Friday, September 21, 2007

Into the dark cave

I liked this article by Mark Galli, Listening for the Whisper

Abstract:
The problem with spectacle, especially religious spectacle, is that the steady, repeated, raucous noise will eventually make us hard of hearing. And that will make it impossible to hear God's normal tone of voice. He is not usually found in earthquake, wind, and fire, but in the small whisper, heard only by those who enter with Elijah into the dark cave.

This whisper is difficult to hear in the din of our culture and religious life. It is also frightening to even to try to listen for it, because to do so we must, like Elijah, enter the dark cave from whence the whisper emerges. That means stepping into mystery.
When you try to practice Elijah-like spirituality, says the author of The Cloud of Unknowing, you will at first

"feel nothing but a kind of darkness about your mind, or as it were a cloud of unknowing. You will seem to know nothing and feel nothing except a naked intent toward God in the depths of your being. Try as you might, this darkness and this cloud will remain between you and your God. You will feel frustrated, for your mind will be unable to grasp him, and your heart will not relish the delight of his love."

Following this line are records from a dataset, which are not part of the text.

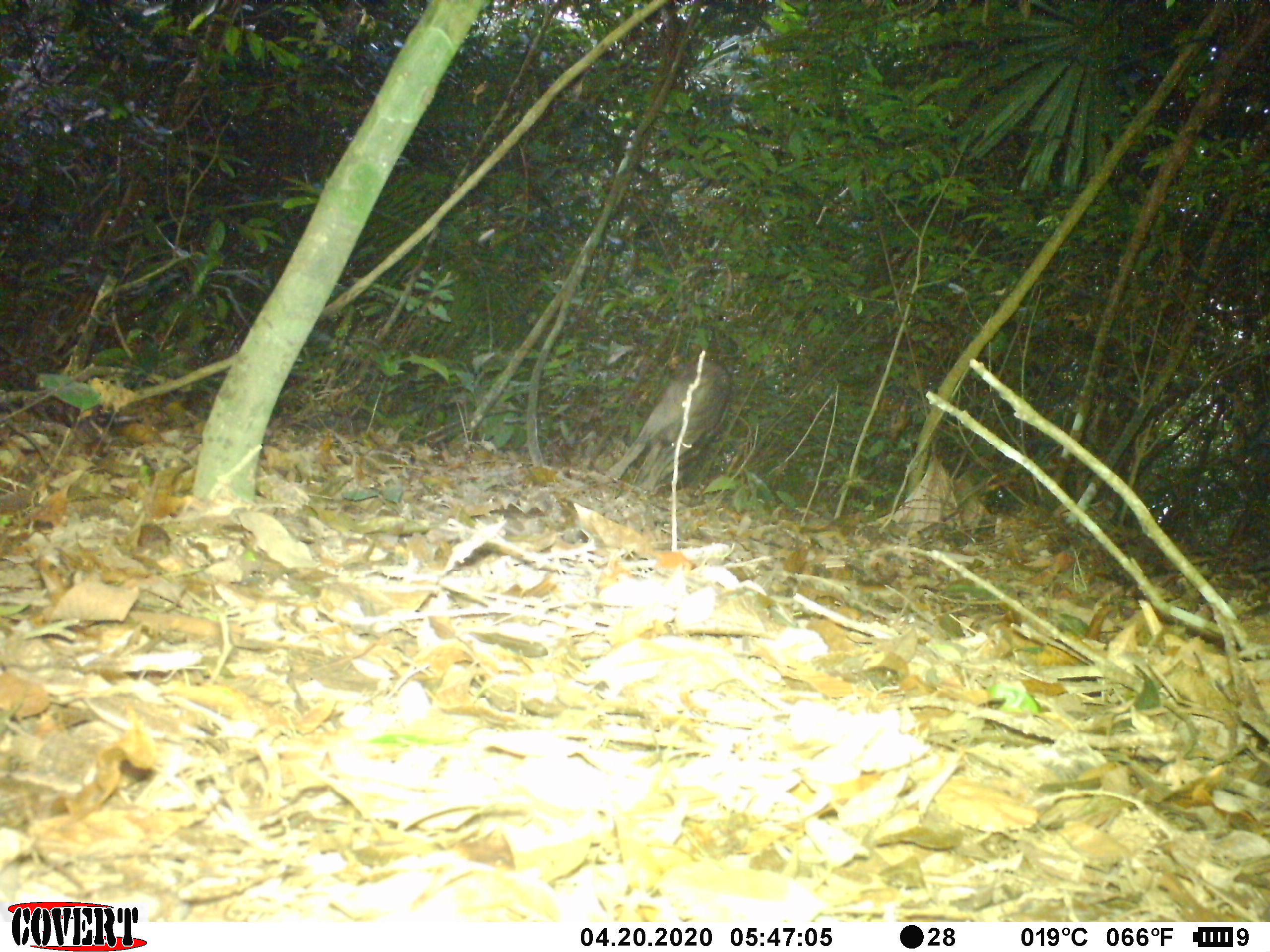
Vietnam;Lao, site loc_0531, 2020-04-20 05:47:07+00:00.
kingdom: Animalia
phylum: Chordata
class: Mammalia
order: Artiodactyla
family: Suidae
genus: Sus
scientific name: Sus scrofa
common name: eurasian wild pig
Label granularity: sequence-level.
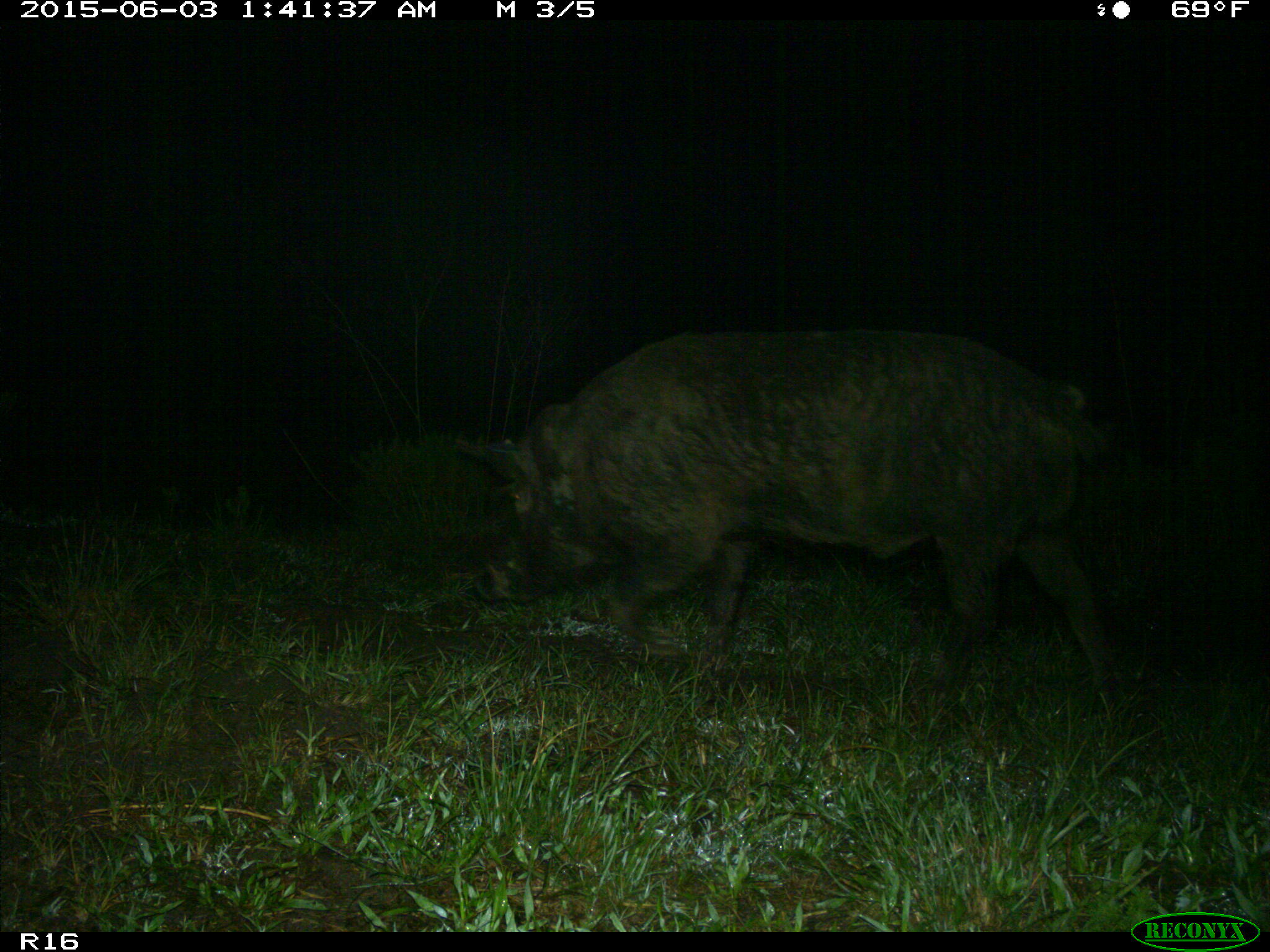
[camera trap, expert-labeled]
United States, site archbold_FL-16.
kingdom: Animalia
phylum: Chordata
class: Mammalia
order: Artiodactyla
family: Suidae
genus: Sus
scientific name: Sus scrofa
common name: wild boar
Sus scrofa (wild boar).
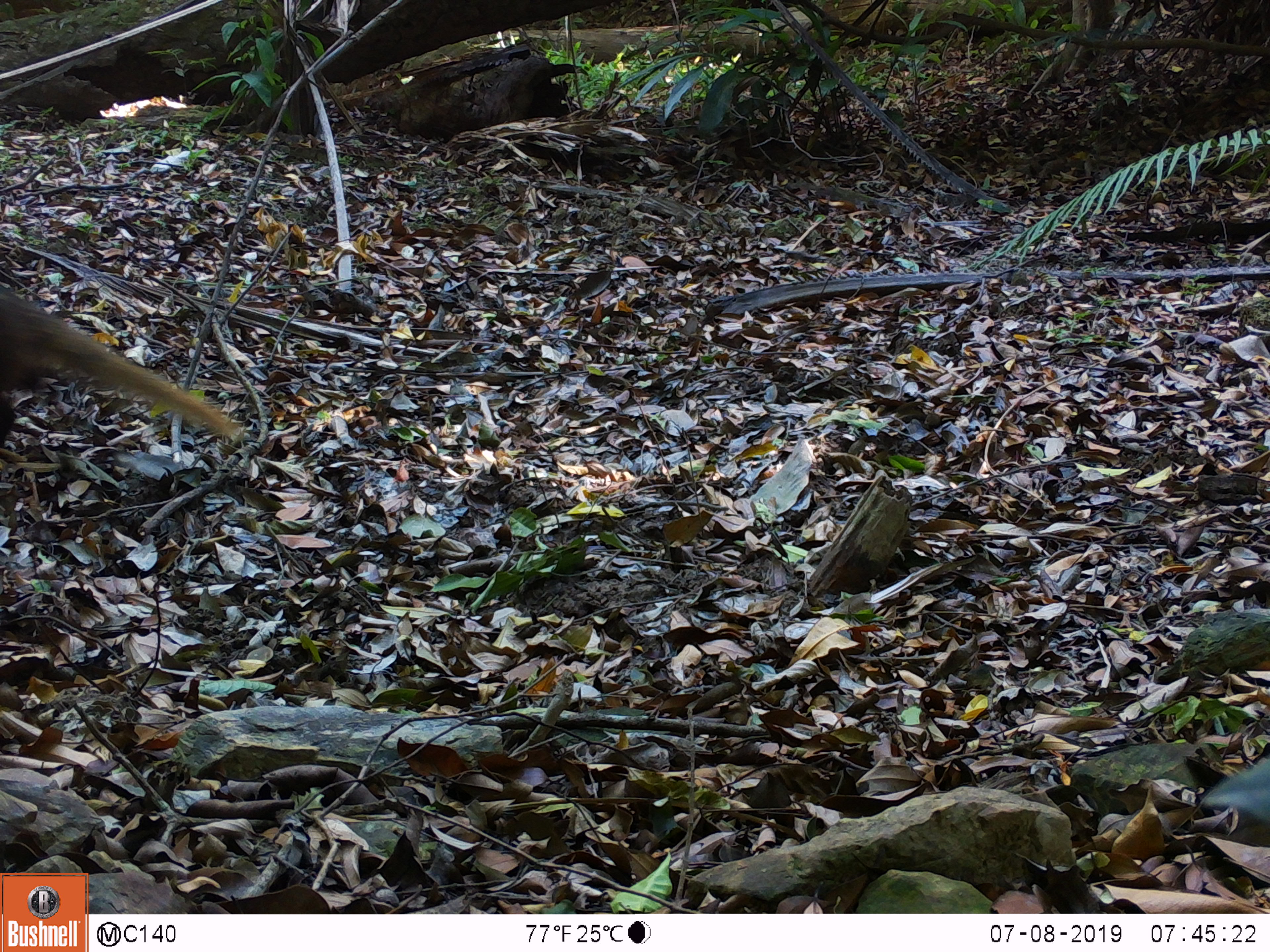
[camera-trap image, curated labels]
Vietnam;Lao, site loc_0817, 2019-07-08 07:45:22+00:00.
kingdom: Animalia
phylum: Chordata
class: Mammalia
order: Carnivora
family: Herpestidae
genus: Urva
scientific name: Urva urva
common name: crab-eating mongoose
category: crab eating mongoose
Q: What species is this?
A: Crab eating mongoose (crab-eating mongoose) (Urva urva).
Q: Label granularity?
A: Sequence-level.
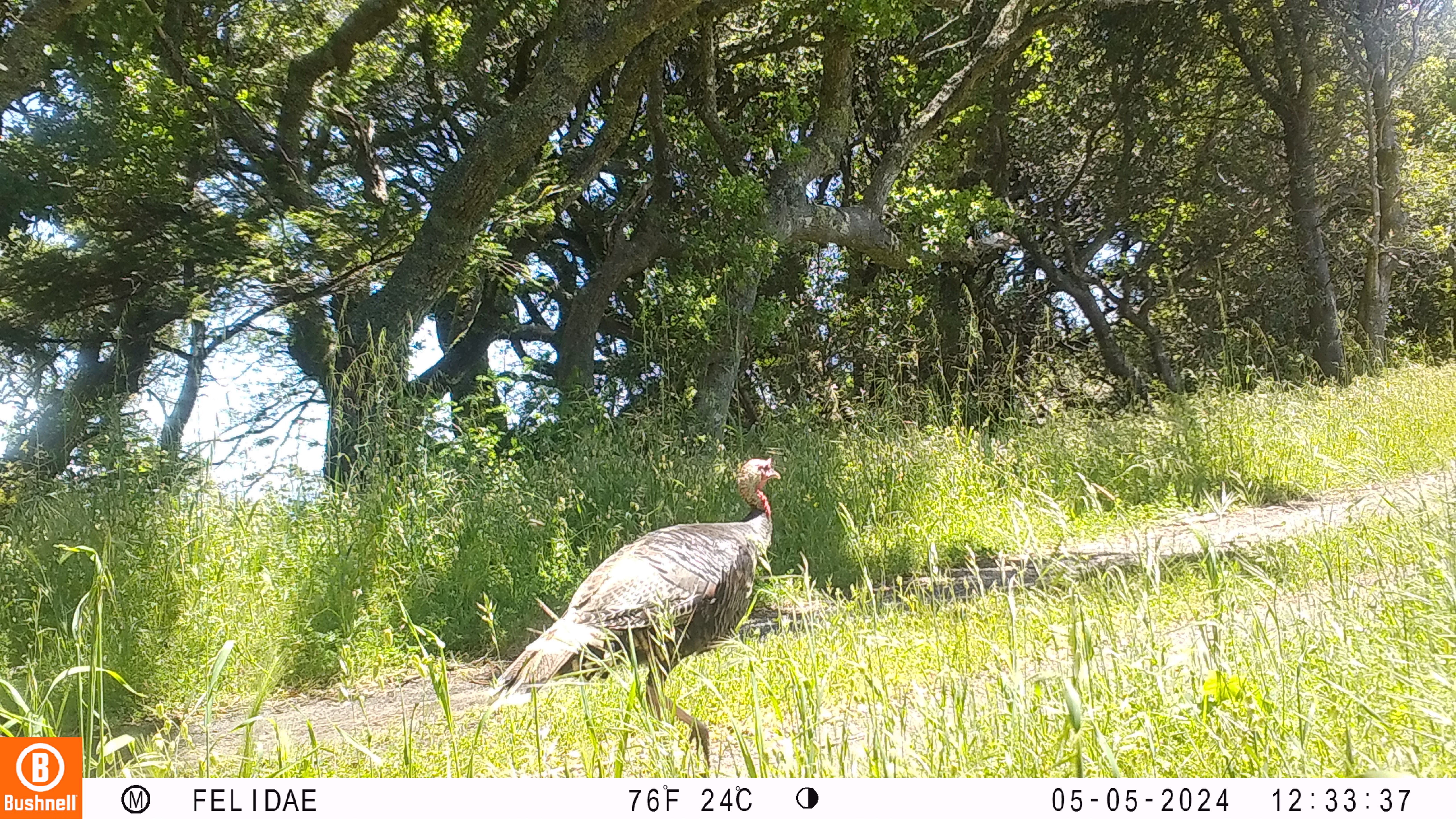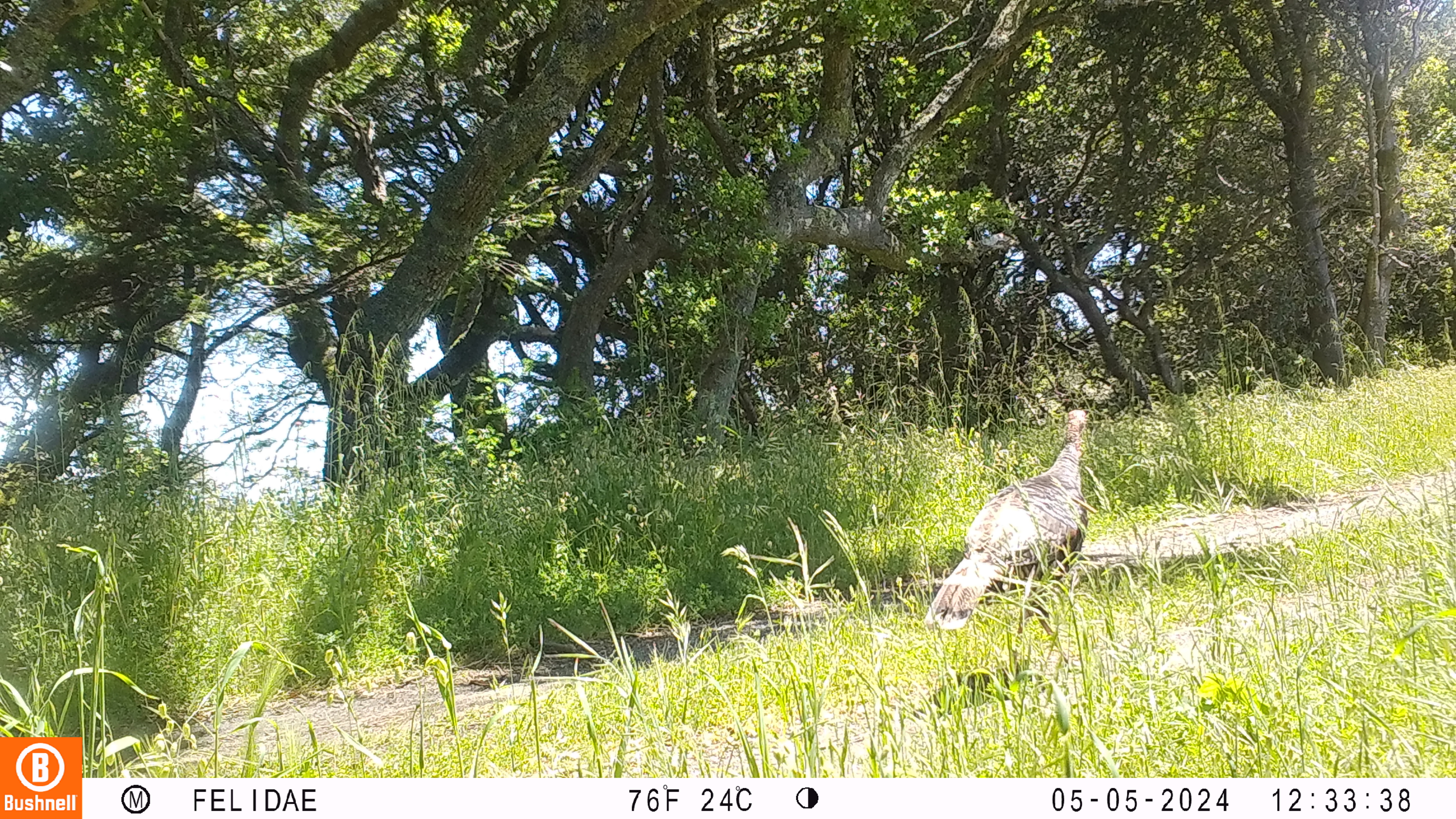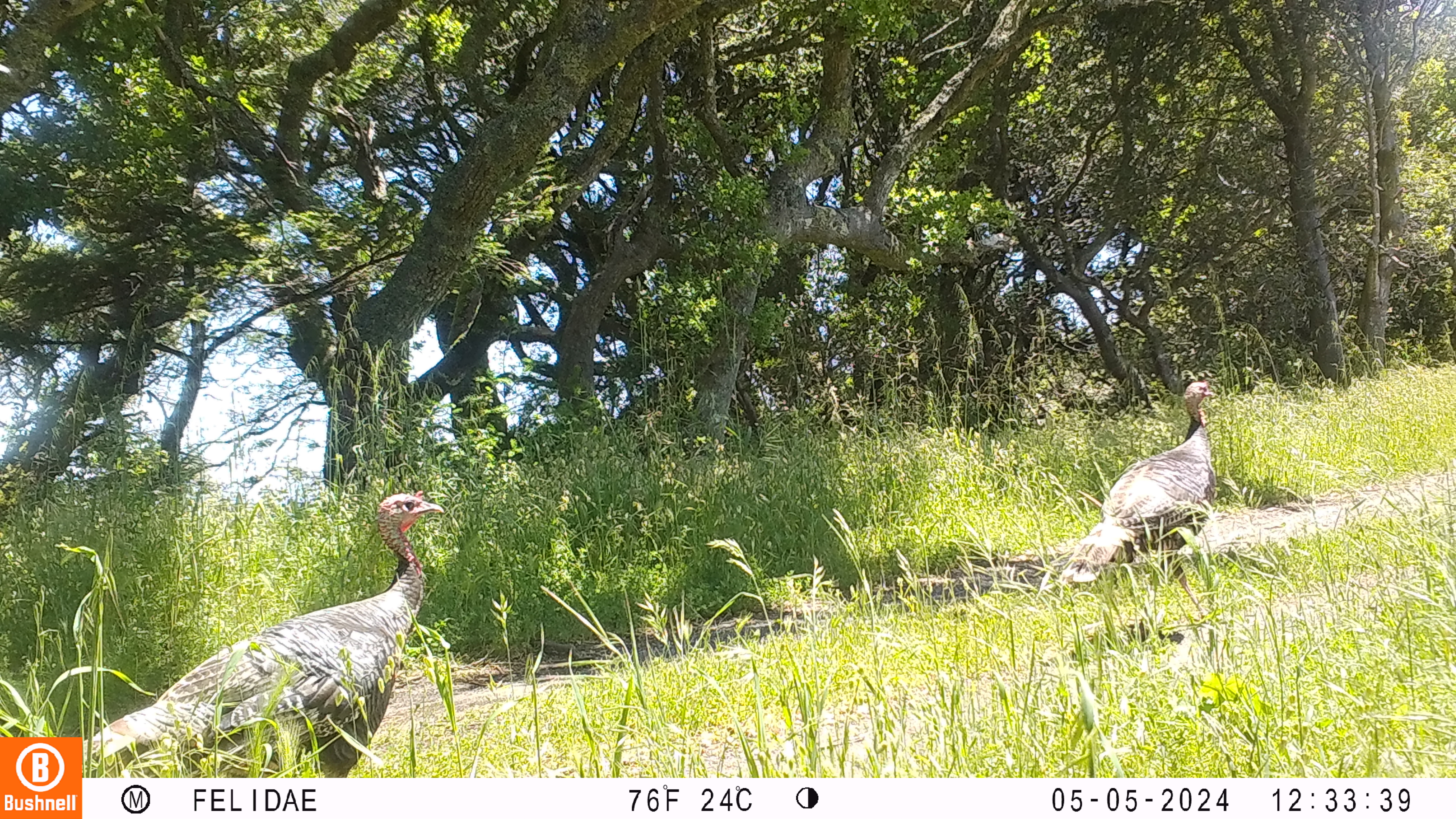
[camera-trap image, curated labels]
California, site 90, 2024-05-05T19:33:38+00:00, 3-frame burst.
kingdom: Animalia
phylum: Chordata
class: Aves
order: Galliformes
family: Phasianidae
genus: Meleagris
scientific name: Meleagris gallopavo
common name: turkey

Withdrawal from the noise and glitter of religious spectacle sounds like a formula for spiritual suicide—how am I going to even experience God without the pounding of the music and electricity of the crowd and inspirational message of the dynamic preacher? "But learn to be at home in this darkness," says this author, "For in it, in this life, you hope to feel and see God as he is in himself, it must be within this darkness and this cloud."